My principal source of irritation with this novel is its dishonesty. Amis had at this point in his career developed a reputation as a declining writer focused on personal themes – his serial adultery, his alcoholism, his declining health. He has sketched out a series of characters with these qualities or attributes, then ventriloquized through them on his tired personal and political hobby-horses – homosexuality, the ridiculousness of compulsory Welsh/English language public signage, faux-Welshness, trade-unionists and so on. Of course one must always be careful to distinguish between the personal views of an author and their characters, but there is a strong case for concluding that Amis shares many of the prejudices his characters articulate – he repeats these views consistently in a series of later novels, he attempts to make the characters articulating these views sympathetic and invariably shows only the reasons why they are justified in these views – opposing views are ignored. Reviewers seem relieved that this is not the openly misogynistic rant of Stanley and the Women or Jake’s Thing, but that doesn’t make it Lucy Jim either.

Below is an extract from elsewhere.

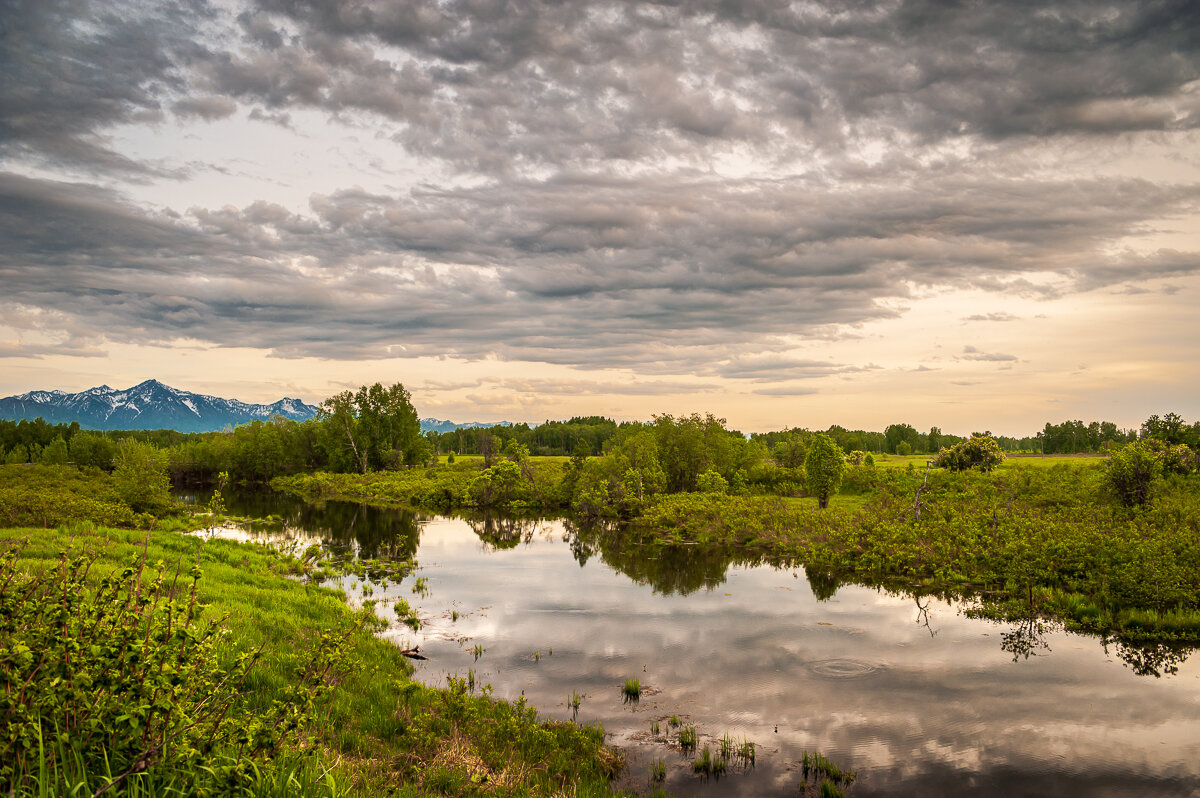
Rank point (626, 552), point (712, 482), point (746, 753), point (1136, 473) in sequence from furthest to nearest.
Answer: point (712, 482) → point (626, 552) → point (1136, 473) → point (746, 753)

Finally, and for me most seriously, there is what I think of as the “shagger” issue. (apologies for the language but it seems appropriate in the context, and any euphemism wouldn’t quite meet the mark). There is a recurring character in many of Amis’s novels who is an appalling chauvinist with nevertheless a mysterious and limitless powers of seduction. He is always on the lookout for an opportunity for random sexual encounters, however inappropriate or untimely, always “up for it” irrespective of time, place or situation. He will sleep with anyone at anytime, and inexplicably has the power to persuade the women in his life, invariably married to someone else – to sleep with him with the minimum of seduction/persuasion/courtship. They just jump into bed with him – because the narrator can portray them doing so, not because these powers are in any way realistic or believable. So Alun Weaver has not been back in Wales many hours before he pops in to visit Sophie, wife of an old-friend, in the expectation of a casual encounter. The conversation is initially hostile but Alun charms his way into Sophie’s bedroom, and slowly the quotation marks are interrupted by rows of dots suggesting intimacy is underway. They only confirmation that the seduction has succeeded is the phrase “Much too late to spoil it the telephone-bell rang on the landing”, “it” in this context being Amis’s coy euphemism for sex.
This is all a long-winded way of explaining why I think the critics I cited earlier in this post were wrong, and why this novel has aged poorly. I looked at the Goodreads reviews for this novel to see if contemporary opinion of the lay reader was closer to mine. This is obviously a question of me seeking evidence for a previously determined position, because if these statistics had not confirmed my conclusions I would probably not have included them, but here they are. Goodreads reviewers gave The Old Devils an average score of 3.33 out of 5. That’s below average for most Booker prize winning novels. I sampled a number of others at random and only Anne Enright’s The Gathering scored lower at 3.07. (Full results as follows:)
The Sense of an Ending Julian Barnes 3.72
The Sea John Banville 3.51
White Tiger Aravind Adiga 3.73
Life of Pi Yann Martell 3.90
How Late it was, how late James Kelman 3.57
Paddy Clarke, Ha, Ha, Ha Roddy Doyle 3.76
Wolf Hall Hilary Mantel 3.86
The Seige of Krishnapur J.G. Farrell 3.90
A Brief History of Seven Killings Marlon James 3.87
The Milkman Anne Burns 3.61
The Sellout Paul Beatty 3.77
Lincoln on the Bardo George Saunders 3.77)
So on average the good readers of Goodreads agree with me, which is a comfort, of sorts.